The S3 bucket behind https://cache.nixos.org contains more than 1 billion files requiring more than 600 TB of storage. This project is yet another attempt at garbage collecting that behemoth.
We started out in the summer of 2025 building a write-through proxy that would sit between Hydra and the S3 bucket during upload, parsing Narinfo files and storing the metadata in a Postgres db.
Combined with an historical import process based on the S3 Inventory Service, this would have allowed a real-time view of every store path within the cache and how they related to each other. From there, we could develop GC strategies.
We got pretty far along this path before a pause due to other commitments. When we returned to finish it, we quickly realised that a rewrite of the Hydra Queue Runner would introduce architectural changes that would mean a write-through proxy was no longer appropriate.
So we shifted gears and adapted the approach to work with S3 Notification Events instead to track changes to the bucket.
This lasted little more than a week before Simon Hauser pointed out in the bi-weekly queue runner meeting that "Hydra should have all this state".
We are currently investigating the assertion made by Simon. So far it seems that Hydra does indeed have a record of 99.5% of the store paths ever uploaded to the cache.
What it does not have (to the best of our understanding) is knowledge of how those paths relate to each other. We are currently investigating what it would take to import that history and maintain it going forward.
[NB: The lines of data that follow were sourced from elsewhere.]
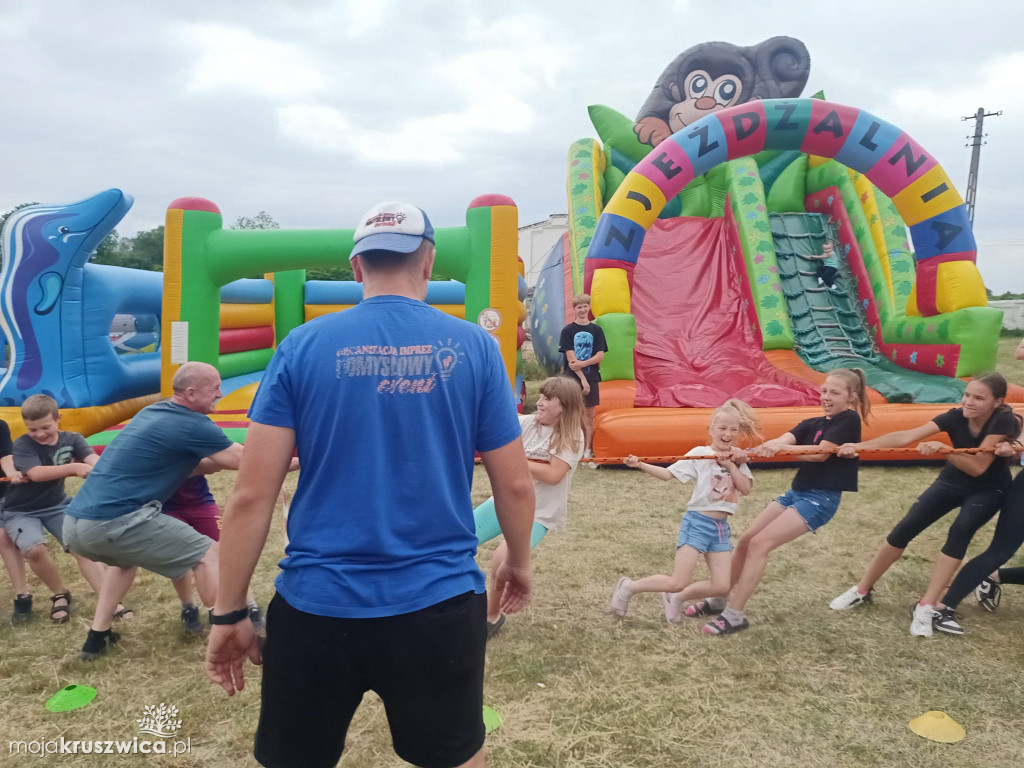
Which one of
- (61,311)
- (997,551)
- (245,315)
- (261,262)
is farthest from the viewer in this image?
(245,315)

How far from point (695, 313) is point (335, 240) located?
4.80 meters

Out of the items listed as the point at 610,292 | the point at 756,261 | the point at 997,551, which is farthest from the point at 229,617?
the point at 756,261

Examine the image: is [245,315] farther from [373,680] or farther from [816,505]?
[373,680]

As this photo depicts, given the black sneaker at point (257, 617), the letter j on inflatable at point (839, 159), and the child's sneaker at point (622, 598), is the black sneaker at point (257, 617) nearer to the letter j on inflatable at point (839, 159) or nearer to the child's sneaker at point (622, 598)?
the child's sneaker at point (622, 598)

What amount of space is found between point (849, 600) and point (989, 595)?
2.53 feet

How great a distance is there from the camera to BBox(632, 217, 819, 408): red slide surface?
730 cm

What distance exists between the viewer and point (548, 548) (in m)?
4.54

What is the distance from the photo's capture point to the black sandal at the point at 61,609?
3.50 meters

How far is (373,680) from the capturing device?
4.51ft

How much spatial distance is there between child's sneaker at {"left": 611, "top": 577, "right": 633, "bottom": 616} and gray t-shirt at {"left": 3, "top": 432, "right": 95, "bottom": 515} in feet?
9.22

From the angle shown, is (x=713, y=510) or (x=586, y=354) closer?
(x=713, y=510)

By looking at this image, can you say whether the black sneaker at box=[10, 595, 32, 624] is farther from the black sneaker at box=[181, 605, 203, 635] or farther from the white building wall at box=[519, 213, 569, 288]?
the white building wall at box=[519, 213, 569, 288]

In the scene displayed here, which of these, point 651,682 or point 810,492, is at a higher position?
point 810,492

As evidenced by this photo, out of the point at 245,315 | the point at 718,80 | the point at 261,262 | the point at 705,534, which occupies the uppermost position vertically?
the point at 718,80
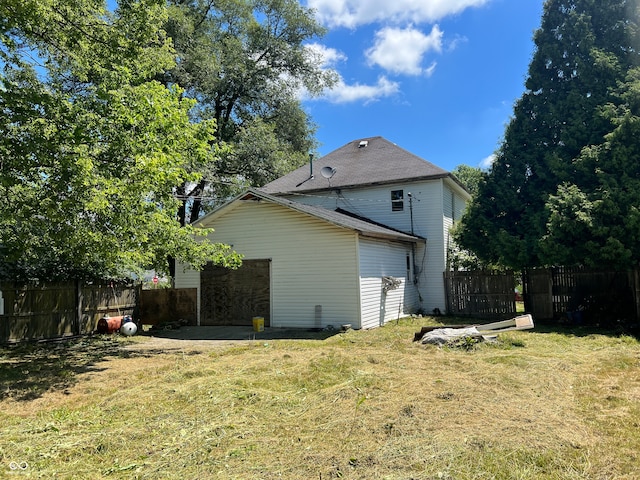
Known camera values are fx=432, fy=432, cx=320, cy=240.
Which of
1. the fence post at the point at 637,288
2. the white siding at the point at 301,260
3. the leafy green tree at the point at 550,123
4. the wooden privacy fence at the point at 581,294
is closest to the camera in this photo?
the fence post at the point at 637,288

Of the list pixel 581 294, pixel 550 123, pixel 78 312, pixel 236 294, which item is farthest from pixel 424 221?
pixel 78 312

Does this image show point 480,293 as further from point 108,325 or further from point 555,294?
point 108,325

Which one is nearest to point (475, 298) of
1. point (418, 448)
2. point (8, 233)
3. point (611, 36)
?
point (611, 36)

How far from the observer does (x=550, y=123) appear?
52.0ft

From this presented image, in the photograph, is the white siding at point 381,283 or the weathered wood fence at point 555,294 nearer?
the white siding at point 381,283

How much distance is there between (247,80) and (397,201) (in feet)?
35.6

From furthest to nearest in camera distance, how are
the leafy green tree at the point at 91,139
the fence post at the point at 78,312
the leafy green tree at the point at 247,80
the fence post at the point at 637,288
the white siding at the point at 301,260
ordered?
the leafy green tree at the point at 247,80
the white siding at the point at 301,260
the fence post at the point at 78,312
the fence post at the point at 637,288
the leafy green tree at the point at 91,139

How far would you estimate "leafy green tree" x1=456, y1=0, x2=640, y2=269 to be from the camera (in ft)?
48.1

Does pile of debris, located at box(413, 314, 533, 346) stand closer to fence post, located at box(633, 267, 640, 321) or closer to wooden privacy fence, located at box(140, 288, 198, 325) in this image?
fence post, located at box(633, 267, 640, 321)

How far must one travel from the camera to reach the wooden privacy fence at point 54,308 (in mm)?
11117

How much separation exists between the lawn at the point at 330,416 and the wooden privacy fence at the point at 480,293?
6.54 meters

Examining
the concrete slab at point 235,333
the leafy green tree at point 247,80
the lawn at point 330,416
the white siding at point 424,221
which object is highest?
the leafy green tree at point 247,80

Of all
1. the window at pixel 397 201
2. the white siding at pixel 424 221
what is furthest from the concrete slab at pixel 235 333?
the window at pixel 397 201

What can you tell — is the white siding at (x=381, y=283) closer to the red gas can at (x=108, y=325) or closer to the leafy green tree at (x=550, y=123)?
the leafy green tree at (x=550, y=123)
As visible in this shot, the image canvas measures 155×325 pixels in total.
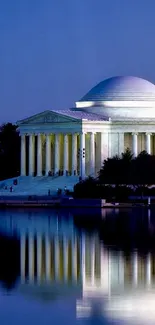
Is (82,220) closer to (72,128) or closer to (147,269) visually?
(147,269)

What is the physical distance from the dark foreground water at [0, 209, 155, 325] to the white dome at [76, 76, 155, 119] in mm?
77018

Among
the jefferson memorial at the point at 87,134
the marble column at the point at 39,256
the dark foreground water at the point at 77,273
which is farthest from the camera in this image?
the jefferson memorial at the point at 87,134

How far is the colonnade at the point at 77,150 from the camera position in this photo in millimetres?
156625

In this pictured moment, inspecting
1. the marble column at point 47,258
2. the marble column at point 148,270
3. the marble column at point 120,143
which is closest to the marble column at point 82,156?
the marble column at point 120,143

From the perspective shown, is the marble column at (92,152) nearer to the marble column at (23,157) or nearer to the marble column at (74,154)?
the marble column at (74,154)

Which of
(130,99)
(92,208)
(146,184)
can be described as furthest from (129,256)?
(130,99)

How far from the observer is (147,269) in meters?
53.8

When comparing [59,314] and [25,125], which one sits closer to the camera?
[59,314]

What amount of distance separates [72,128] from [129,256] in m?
95.5

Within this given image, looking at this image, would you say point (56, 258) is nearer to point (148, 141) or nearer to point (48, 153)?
point (48, 153)

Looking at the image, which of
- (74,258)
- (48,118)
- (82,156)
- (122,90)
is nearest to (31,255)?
(74,258)

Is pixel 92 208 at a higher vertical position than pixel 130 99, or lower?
lower

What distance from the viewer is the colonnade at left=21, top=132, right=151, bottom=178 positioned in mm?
156625

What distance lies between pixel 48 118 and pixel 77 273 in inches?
4143
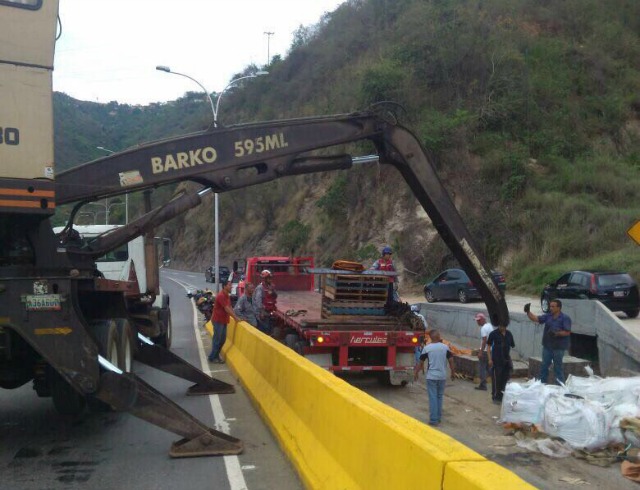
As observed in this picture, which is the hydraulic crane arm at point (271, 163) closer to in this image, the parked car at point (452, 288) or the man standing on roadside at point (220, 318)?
the man standing on roadside at point (220, 318)

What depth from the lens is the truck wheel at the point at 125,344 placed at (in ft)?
31.6

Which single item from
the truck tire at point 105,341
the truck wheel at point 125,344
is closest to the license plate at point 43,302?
the truck tire at point 105,341

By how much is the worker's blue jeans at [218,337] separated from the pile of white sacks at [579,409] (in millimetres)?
6617

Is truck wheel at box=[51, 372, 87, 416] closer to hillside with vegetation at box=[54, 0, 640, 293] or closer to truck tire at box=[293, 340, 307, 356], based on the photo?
truck tire at box=[293, 340, 307, 356]

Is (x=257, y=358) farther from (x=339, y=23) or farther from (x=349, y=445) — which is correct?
(x=339, y=23)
In parallel, we have begun interrogating the inventory data and downloaded Narinfos we already have to see if there are any quick wins.
A proper write-up of those findings will be published in the near-future, along with the underlying datasets so that others can verify them and perhaps identify other opportunities.
Note
This repository still retains some of the server functionality we developed, but is now mostly focused on inventory analysis and export.
The Simple GC command removes store paths from an S3-based binary cache. It reads a list of GC targets from a
parquet file and deletes the corresponding .narinfo and .nar files from S3.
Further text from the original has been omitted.